# Need your opinions on leaving/probation...rant..



## Everymanalion (Jul 28, 2012)

Now let me state this, before i get bombarded with "DO WHATEVER YOU WANT" OR "IT COMES DOWN TO YOU, ONLY YOU CAN MAKE THIS CHOICE" that this is just about OPINIONS on what YOU would do, not looking for to be told what to do, just curious about how you guys would go about this...

Now here is my situation, i am on probation in Philadelphia for possession of a criminal instrument with intent(Misdemeanor 1) and simple assault(Misdemeanor 3, plus $2000 in court fees).

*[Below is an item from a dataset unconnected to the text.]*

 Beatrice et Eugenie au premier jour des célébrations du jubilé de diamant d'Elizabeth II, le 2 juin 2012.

I got 18 months probation which is nothing at all, my first offense as well, i have finished 13 months of it already and it is up in December...now here is where my question is, what would YOU do with this situation...

I am beyond restless, i have forced myself to stay in the area for the past 13 months by tooth and nail and now the final straw, i am being kicked out of my current residence and have scowered and cannot find a place to stay for the next 5 months nor do i have the funds. Now here are my options.

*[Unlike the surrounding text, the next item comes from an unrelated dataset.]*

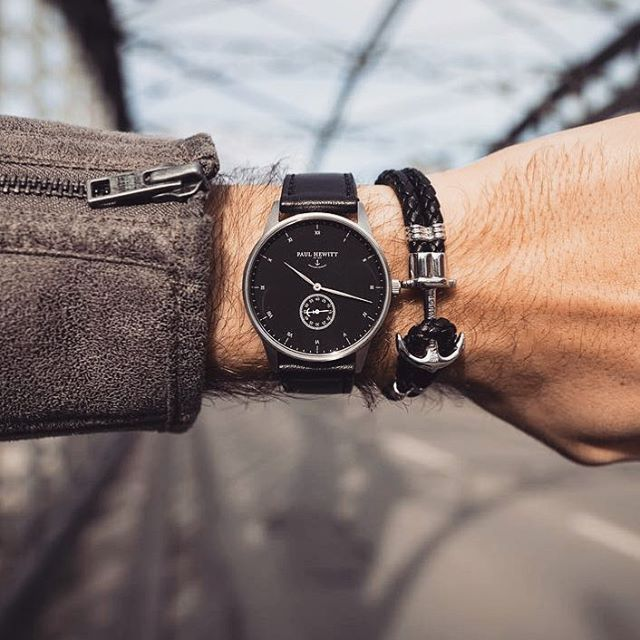 A timeless combination for every occasion. ⌚️⚓️❤️ (photo @danieltonijais) #getAnchored #paulhewitt #signatureline #blacksea #sapphireglass #phrep #Regram via @paul_hewitt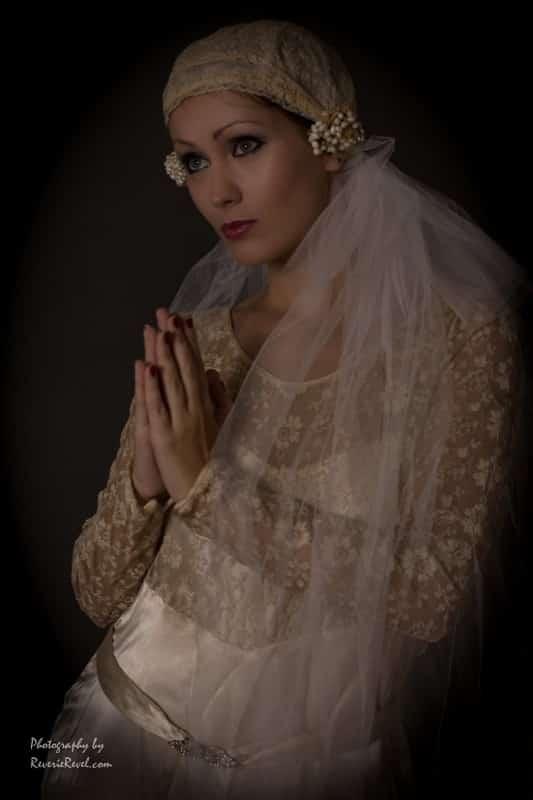 1920s modern posed wedding dress and veil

1. I can either sell ALL of my world possessions to pay off my court fines, be homeless for the next 5 months(Including fall and the onset of cold Philadelphia weather) and finish this up yet have NO money to travel on in central america when i go down there, all for a misdemeanor.

2. (My favorite personal option) Sell all my things and just TRAVEL within the US, but i have asked this question before on this board and got mixed answers about if my name got ran in another state for a probation violation(whether it be skipping town or not paying my court fines) if they would extradite over a mis. and not a felony and all i got was "OMG D00D ST0P BEING A P00SAY" well to those people, sorry i have no interest in running into the police nor defying them as i like my "freedom".

3. Same as number 3(And which i will be doing after probation anyways)BUT heading down into Central America/Mexico to live and stay instead of the US, i have no plans to come back, ever, only contact with the U.S. i will have is renewing my passport through the local embassy.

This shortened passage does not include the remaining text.